• Directives:
1. List every person named in the web page below.
2. Reproduce the web page below between "1. That’s how" and "out to him.", inclusive.

• Reading passage:
This article is offered without much commentary, as we believe none is necessary.

Gilo

Co-Editor, Letters to a Broken Church

About Stephen Parsons

Stephen is a retired Anglican priest living at present in Cumbria. He has taken a special interest in the issues around health and healing in the Church but also when the Church is a place of harm and abuse. He has published books on both these issues and is at present particularly interested in understanding how power works at every level in the Church. He is always interested in making contact with others who are concerned with these issues.

13 thoughts on ““Neither here nor there”

  1. Indeed, what people are incapable of understanding is inequality of power. “We have no power” they cry. But anyone can have power. If you’re interviewing for a job, you change the lives of the people you interview. High status people notice if they didn’t get their own way, and interpret that as powerlessness. But the power, and power imbalance, remains, to be used again.

  2. Doesn’t “neither here nor there” mean in this context that the issues raised by the survivor are significant beyond the status of the person raising them? In other words they should be taken seriously whether the person raising them is a survivor or not? I don’t read the email as dismissive of the status of a survivor but that the issues raised are important. The author could be saying that the survivor should be taken seriously by the recipient, especially if communication has been strained in the past? Without context the email could be taken as supportive of the survivor.

    My experience of +Tim is of someone fully committed to a better future. One example: he recently challenged me about my attitude to a particular survivor who wrote some unpleasant and unfair things about me. I stood rightly rebuked by Tim for not seeing the reasons why they said what they did: even if the things said remained unfair my attitude needed to change. I think he is entirely committed to doing the right thing. So I’m inclined to a generous view of this out-of-context remark. I’m willing to stand corrected if the wider picture reveals a different perspective.

    1. No, I don’t think it can bear that interpretation at all. And the fact that he has had no redress since confirms the lack of care expressed above. The fact that EIG were recalled to IICSA after giving misleading evidence is additional reinforcement.

      1. That’s how I read it, Janet. I simply don’t see the animus in his remarks. I don’t think you can ask for or seek an apology if a remark is not being read correctly. All you would likely get is a “sorry that you read it that way” non-apology – which would make matters worse. I can’t comment on the reliance on cumulative suspicion: but prima facie there’s always a risk of 2+2=5. I just don’t see what the authors see.

        1. I didn’t say there was ‘animus’ depressed in the email. Nor did I ask for an apology. I merely said I didn’t agree with your interpretation. To my mind, the email does express a lack of compassion and concern for the survivor., and this has been borne out by the treatment meted out to him.

• Provided data:
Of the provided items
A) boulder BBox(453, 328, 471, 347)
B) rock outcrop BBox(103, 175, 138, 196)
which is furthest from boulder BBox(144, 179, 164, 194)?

• Exercise solutions:
1. Gilo, Stephen Parsons, Tim, Janet

2.
1. That’s how I read it, Janet. I simply don’t see the animus in his remarks. I don’t think you can ask for or seek an apology if a remark is not being read correctly. All you would likely get is a “sorry that you read it that way” non-apology – which would make matters worse. I can’t comment on the reliance on cumulative suspicion: but prima facie there’s always a risk of 2+2=5. I just don’t see what the authors see.

        1. I didn’t say there was ‘animus’ depressed in the email. Nor did I ask for an apology. I merely said I didn’t agree with your interpretation. To my mind, the email does express a lack of compassion and concern for the survivor., and this has been borne out by the treatment meted out to him.